Stored data:
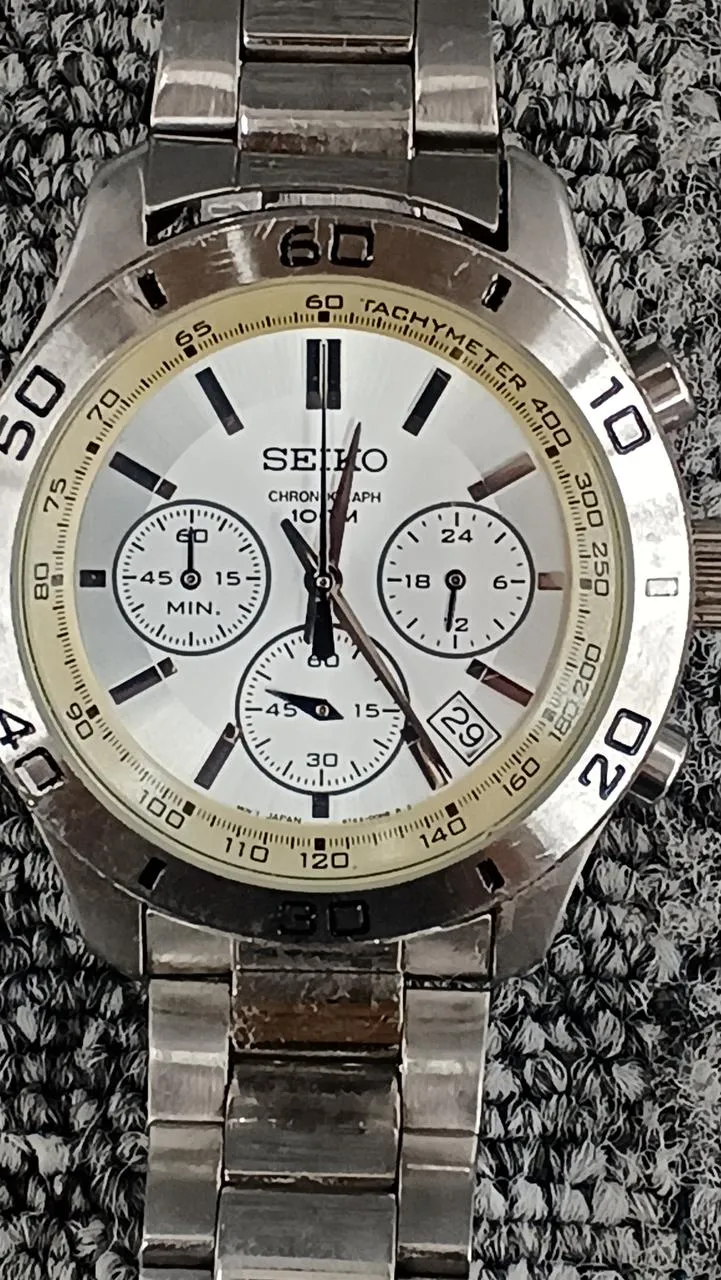 SEIKO Quarz-Analog-Armbanduhr 6T63-00E0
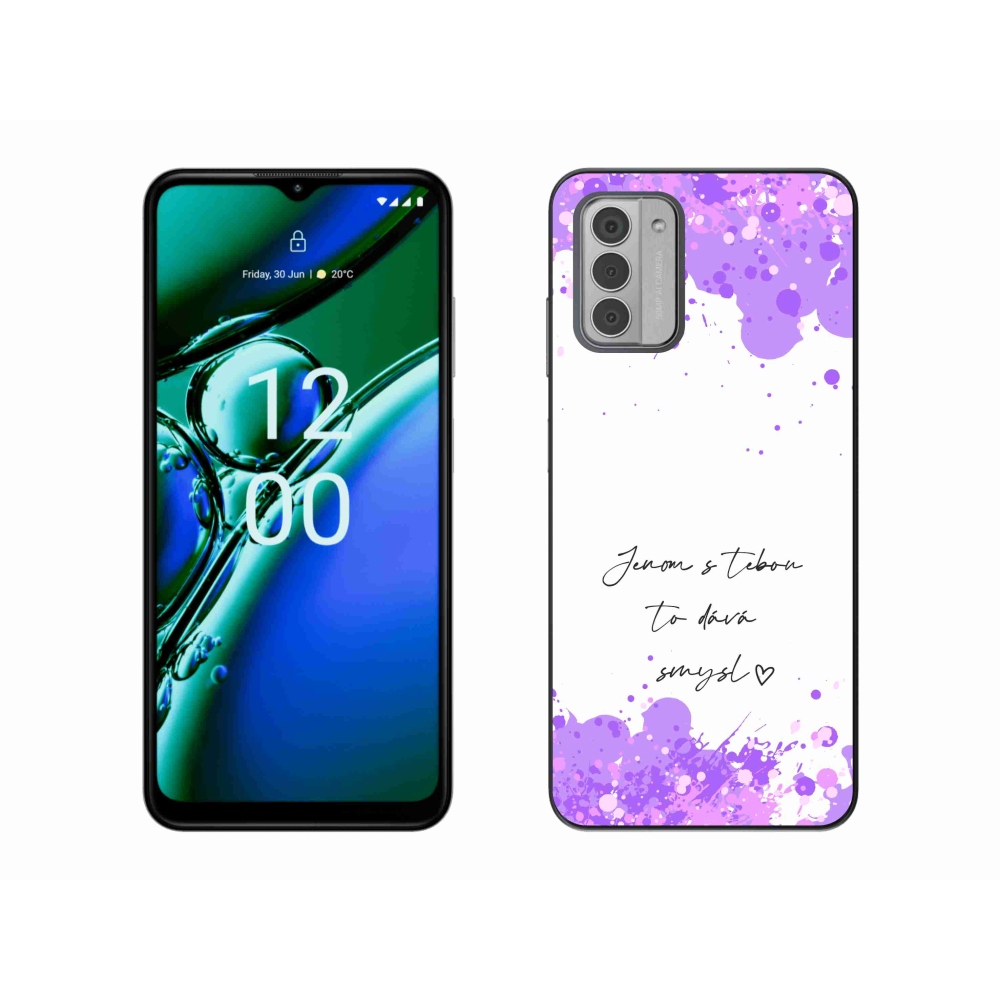 Gél borító mmCase a Nokia G42 készülékhez - szerelmes szöveg fehér háttérrel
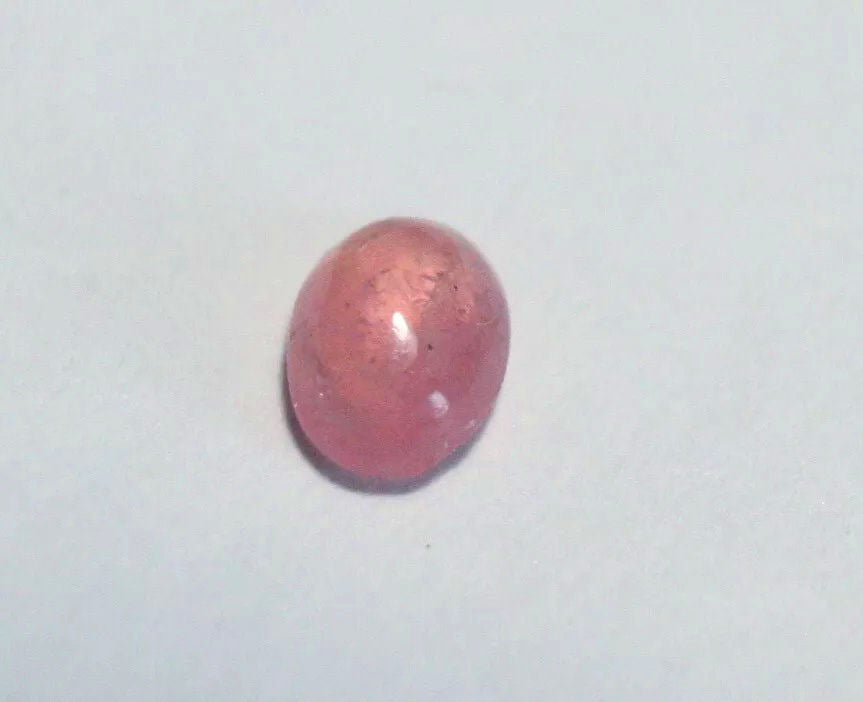 Pezzottaite Cabochon 0.17ct Ultra Rare Neon Raspberry Beryl Madagascar 4x3mm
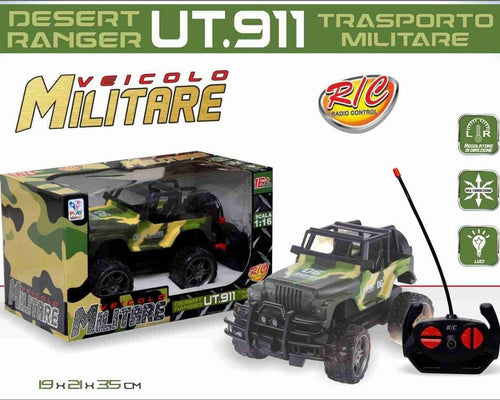 Rc Auto Jeep Militare Radiocomandata Scala 1:16 Macchina Gioco Bambini Giochi e giocattoli/Veicoli/Radiocomandati e telecomandati/Auto e camion/Cingolati Trade Shop italia - Napoli, Commerciovirtuoso.it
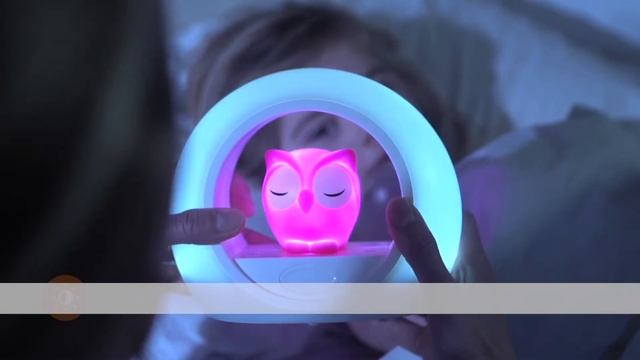 Ночник с датчиком звука Сова Лу (LOU) от ZAZU смотреть онлайн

BRIEF » Retype each entry exactly as it appears, excluding any image.

EXERCISE SOLUTION »
 SEIKO Quarz-Analog-Armbanduhr 6T63-00E0
 Gél borító mmCase a Nokia G42 készülékhez - szerelmes szöveg fehér háttérrel
 Pezzottaite Cabochon 0.17ct Ultra Rare Neon Raspberry Beryl Madagascar 4x3mm
 Rc Auto Jeep Militare Radiocomandata Scala 1:16 Macchina Gioco Bambini Giochi e giocattoli/Veicoli/Radiocomandati e telecomandati/Auto e camion/Cingolati Trade Shop italia - Napoli, Commerciovirtuoso.it
 Ночник с датчиком звука Сова Лу (LOU) от ZAZU смотреть онлайн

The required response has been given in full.